> **Texte extrait**
· · ·
Règles de la Section de la protection des réfugiés, DORS/2002-228

 

 

48. (4) Pour statuer sur la demande, la Section prend en considération tout élément pertinent. Elle examine notamment :

a) dans le cas où elle a fixé la date et l’heure de la procédure après avoir consulté ou tenté de consulter la partie, toute circonstance exceptionnelle qui justifie le changement;

b) le moment auquel la demande a été faite;

c) le temps dont la partie a disposé pour se préparer;

d) les efforts qu’elle a faits pour être prête à commencer ou à poursuivre la procédure;

e) dans le cas où la partie a besoin d’un délai supplémentaire pour obtenir des renseignements appuyant ses arguments, la possibilité d’aller de l’avant en l’absence de ces renseignements sans causer une injustice;

f) si la partie est représentée;

g) dans le cas où la partie est représentée, les connaissances et l’expérience de son conseil;

h) tout report antérieur et sa justification;

i) si la date et l’heure qui avaient été fixées étaient péremptoires;

j) si le fait d’accueillir la demande ralentirait l’affaire de manière déraisonnable ou causerait vraisemblablement une injustice;

k) la nature et la complexité de l’affaire.
· · ·
> **Données fournies**
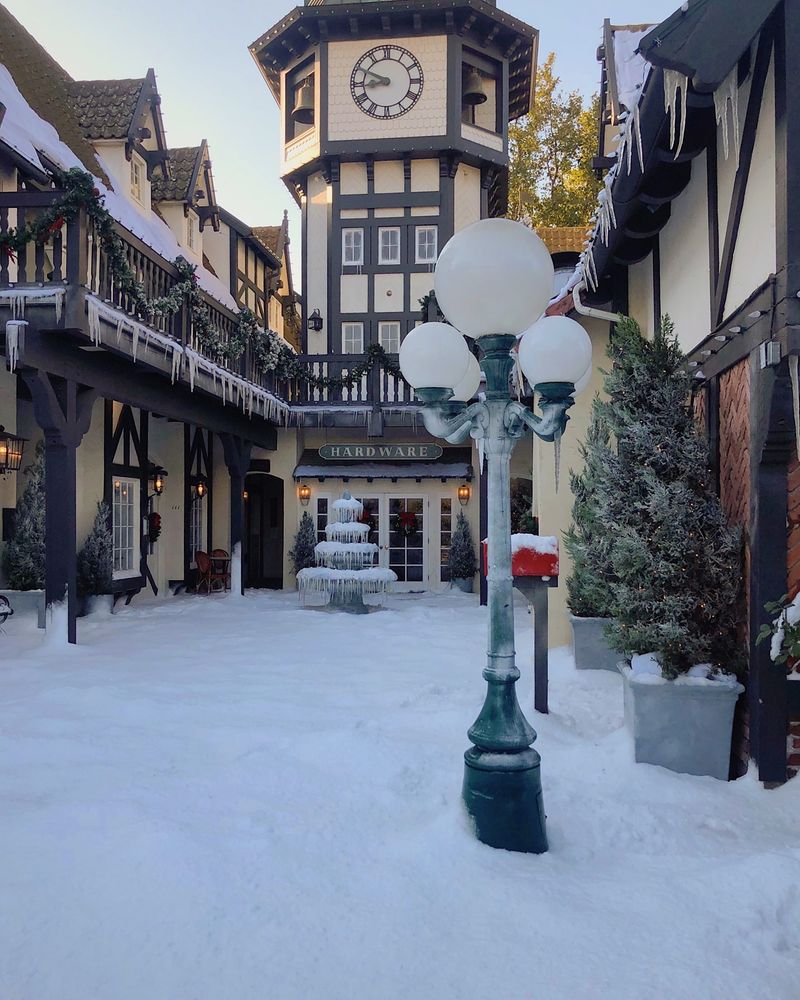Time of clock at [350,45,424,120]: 8:49
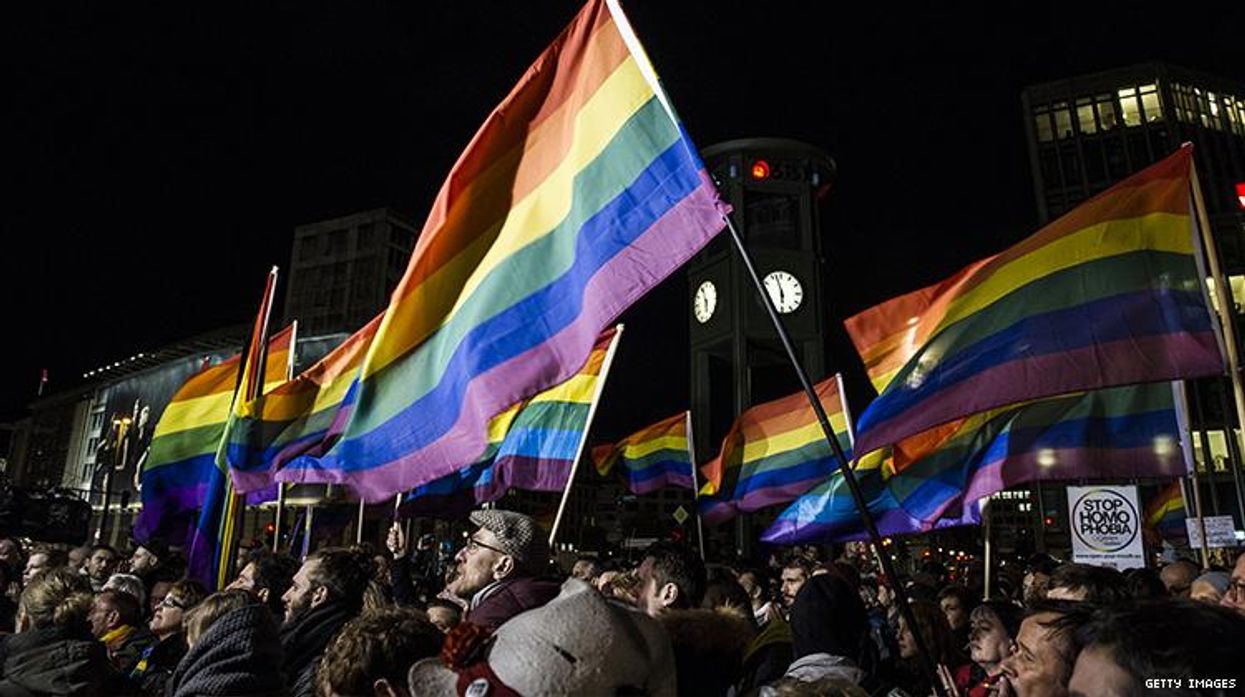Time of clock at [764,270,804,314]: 5:57
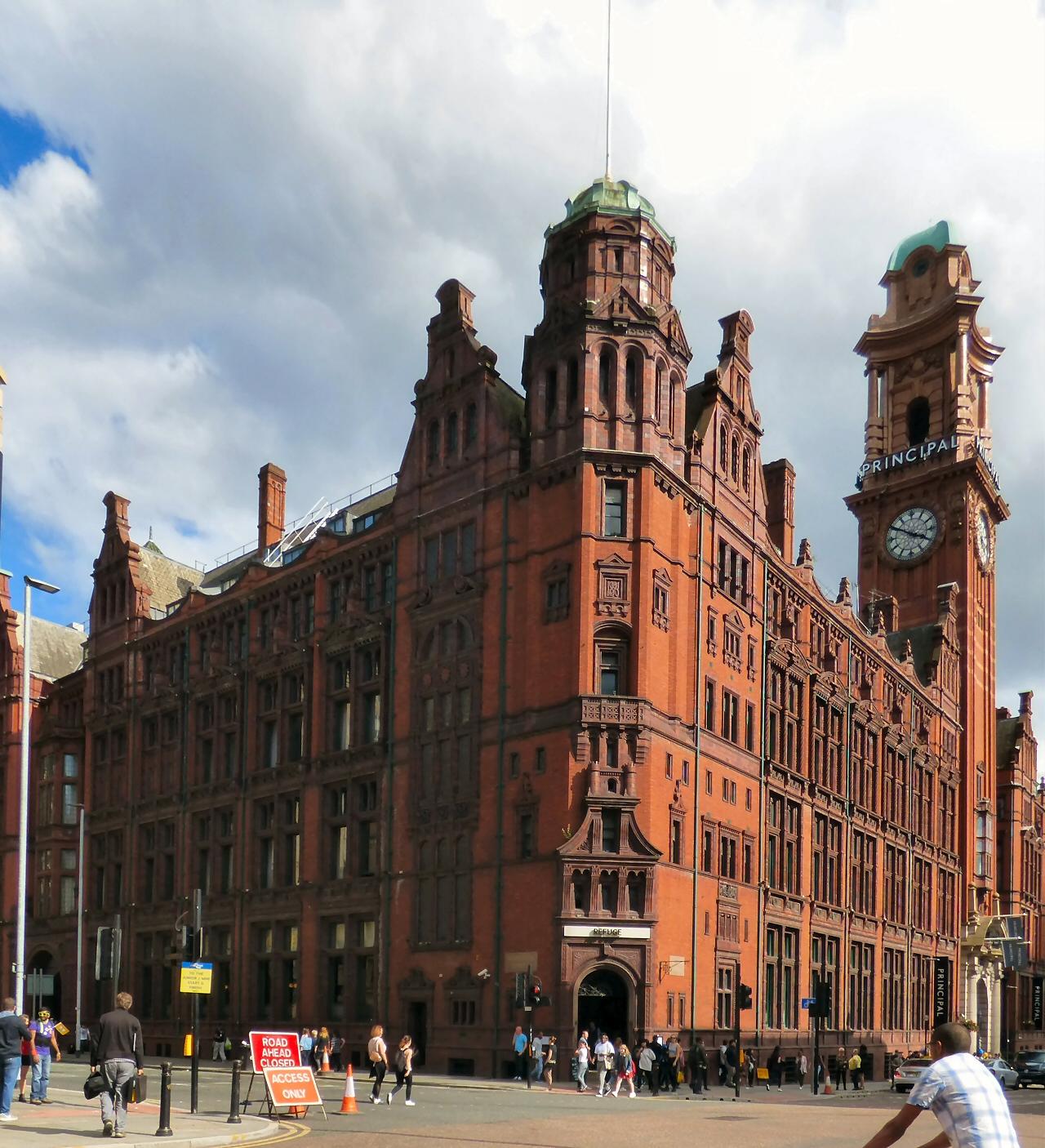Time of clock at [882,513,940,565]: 3:50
· · ·
> **Énoncé du problème 1**
D'après l'extrait du règlement, que prend en considération la Section pour statuer sur la demande ?
> **Énoncé du problème 2**
Recopiez le passage de l'extrait du règlement qui commence à « j) si le fait » et se termine à « complexité de l’affaire. », en remplaçant « complexité » par « difficulté ».
La liste ci-dessus n'est d'aucune utilité pour cette activité.

> **Corrigé détaillé 1**
Elle prend en considération tout élément pertinent.

> **Corrigé détaillé 2**
j) si le fait d’accueillir la demande ralentirait l’affaire de manière déraisonnable ou causerait vraisemblablement une injustice;

k) la nature et la difficulté de l’affaire.